Soy una doctora puertorriqueña en Florida. En el año de 1999 me trasladé a Pennsylvania a hacer la residencia en medicina de familia y decidí quedarme en Estados Unidos porque, basado en experiencias previas como estudiante en la Escuela de Medicina de la UPR  y como paciente, entendía que al regresar a la Isla me iba a encontrar con un sistema de salud ineficiente, desorganizado, fragmentado y estresante.

Mi familia aún vive en la Isla y utiliza los servicios médicos de allá. Es a través de ellos y de otros colegas puertorriqueños que se han trasladado a Florida en busca de mejores condiciones de trabajo que escucho las historias de lo ineficientes, complicados y fragmentados que continúan siendo los servicios de salud en la Isla tanto para los pacientes como para los médicos.

En un reciente artículo de El Nuevo Día titulado “Bajo análisis reformulación de Salud: Lupa a enjambre en área de salud”, se citan unas expresiones hechas por Yolanda Cordero, directora de la Escuela Graduada de Administración Pública de la UPR, en las que ella explica que “el área de la salud en Puerto Rico está enmarcada en un complejo sistema público altamente fragmentado, lo que resulta en ineficiencia, duplicidad y competencia por los recursos, ya sea federales o estatales”.

El artículo también cita a la doctora Eileen Segarra Almestica, profesora del Departamento de Economía de la UPR, quien dice lo siguiente: “Podríamos tener una población más saludable con lo que se invierte, si fuera un sistema menos fragmentado y más eficiente”. Ambas expresiones coinciden con mis impresiones sobre el sistema de salud puertorriqueño.

La deficiente comunicación que existe entre proveedores de servicios médicos en Puerto Rico (entiéndase entre médicos primarios, especialistas, hospitales, farmacias, laboratorios clínicos, centros radiológicos) es una situación que contribuye a la fragmentación y duplicidad de servicios, a un uso inadecuado de los fondos destinados al área de la salud y a un proceso de prestación de servicios que resulta extremadamente agotador (largas esperas para los pacientes y largas horas de trabajo para los médicos y otros profesionales de la salud).  

Por otra parte, la implementación y ampliación de una tecnología de comunicación más moderna y eficiente entre proveedores de servicios médicos que garantice el fácil acceso a información necesaria para prestar un servicio adecuado, a tiempo y más eficiente, mediante el uso de expedientes y programas electrónicos que se comuniquen entre sí, resultaría en importantes beneficios para el sistema.

Otro asunto a destacar es el hecho de que muchos médicos se ven en la necesidad de tener que atender más pacientes de los que pueden manejar eficientemente.

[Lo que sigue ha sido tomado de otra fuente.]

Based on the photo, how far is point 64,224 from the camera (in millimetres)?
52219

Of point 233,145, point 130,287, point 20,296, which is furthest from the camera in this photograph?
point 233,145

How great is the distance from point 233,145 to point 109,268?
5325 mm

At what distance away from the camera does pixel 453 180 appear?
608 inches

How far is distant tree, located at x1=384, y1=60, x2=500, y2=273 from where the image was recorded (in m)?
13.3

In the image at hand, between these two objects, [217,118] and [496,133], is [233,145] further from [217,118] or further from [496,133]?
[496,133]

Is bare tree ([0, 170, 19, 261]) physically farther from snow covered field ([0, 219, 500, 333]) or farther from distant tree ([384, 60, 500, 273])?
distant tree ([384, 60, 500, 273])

Esto se debe usualmente a dos razones: 1) la existente escasez de médicos, y 2) la injusta compensación que reciben por parte de los seguros médicos.

Sugiero entonces que se persiga modernizar y ampliar la tecnología de comunicación entre proveedores, que los seguros médicos asignen a los médicos una compensación más justa y apropiada, y que se adopte el uso de physician extenders (profesionales de la salud adiestrados para atender pacientes bajo la supervisión de un médico), modelo que en Estados Unidos se ha utilizado para aumentar el acceso a los servicios médicos en áreas con escasez de galenos.

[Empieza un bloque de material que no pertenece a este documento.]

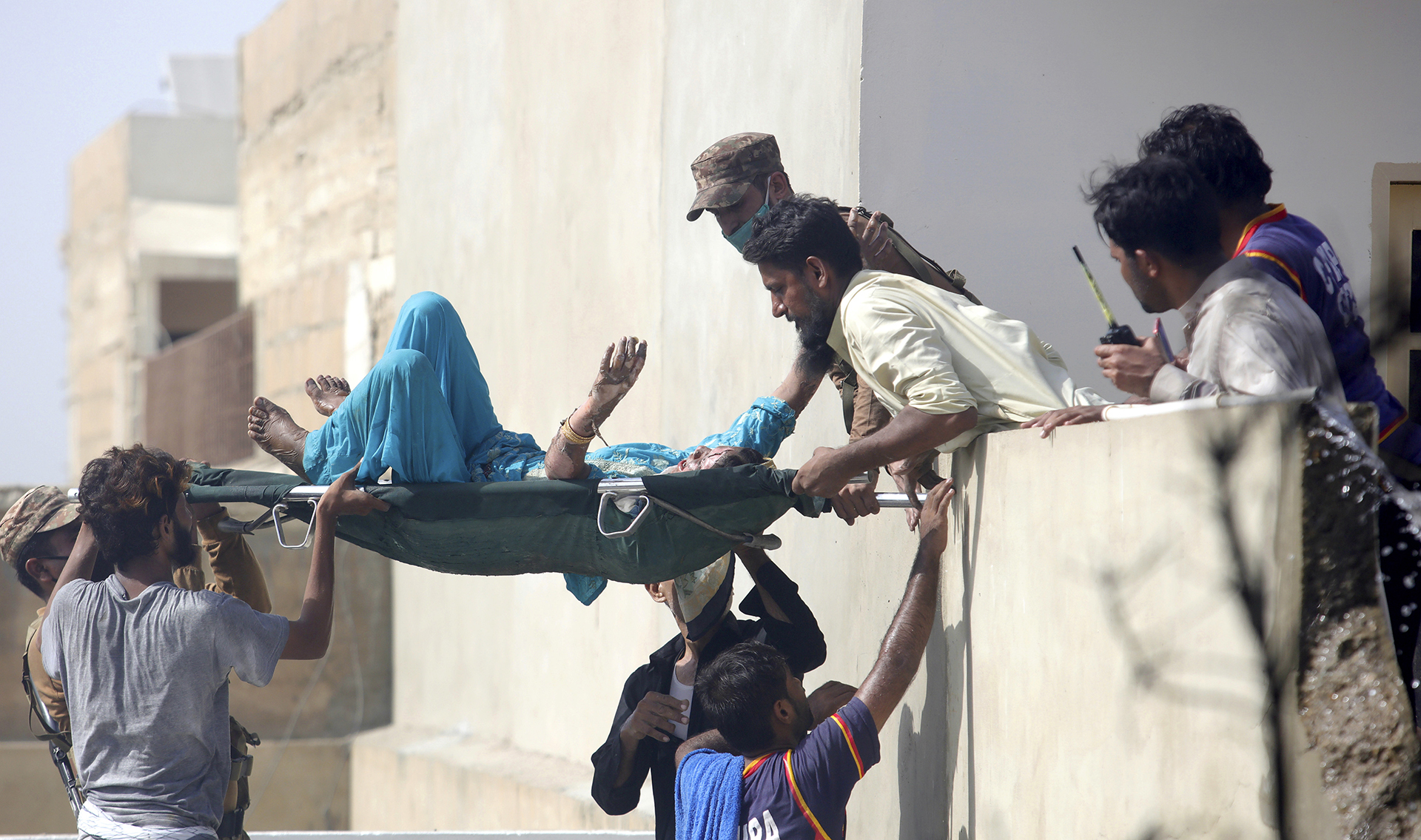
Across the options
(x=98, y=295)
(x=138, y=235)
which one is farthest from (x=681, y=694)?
(x=98, y=295)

Dichas mejoras en las áreas de comunicación, compensación y acceso a los servicios médicos contribuirían a largo plazo a que el sistema de salud en Puerto Rico funcione más eficientemente, a que tanto médicos como pacientes se sientan más complacidos con el sistema, y motivaría a los profesionales que están considerando irse, a los nuevos médicos y a los que ya nos fuimos, a querer ejercer en la Isla.

Mi deseo es que algún día Puerto Rico pueda disfrutar de un sistema de salud ejemplar y que no tengamos la necesidad de irnos a otro lugar a buscar mejor calidad de servicios como pacientes, o mejores condiciones de trabajo como médicos.

Quiero por este medio expresar mi deseo de aportar mi tiempo y mis ideas al esfuerzo por mejorar la calidad de los servicios médicos y de las condiciones de trabajo de los médicos en Puerto Rico.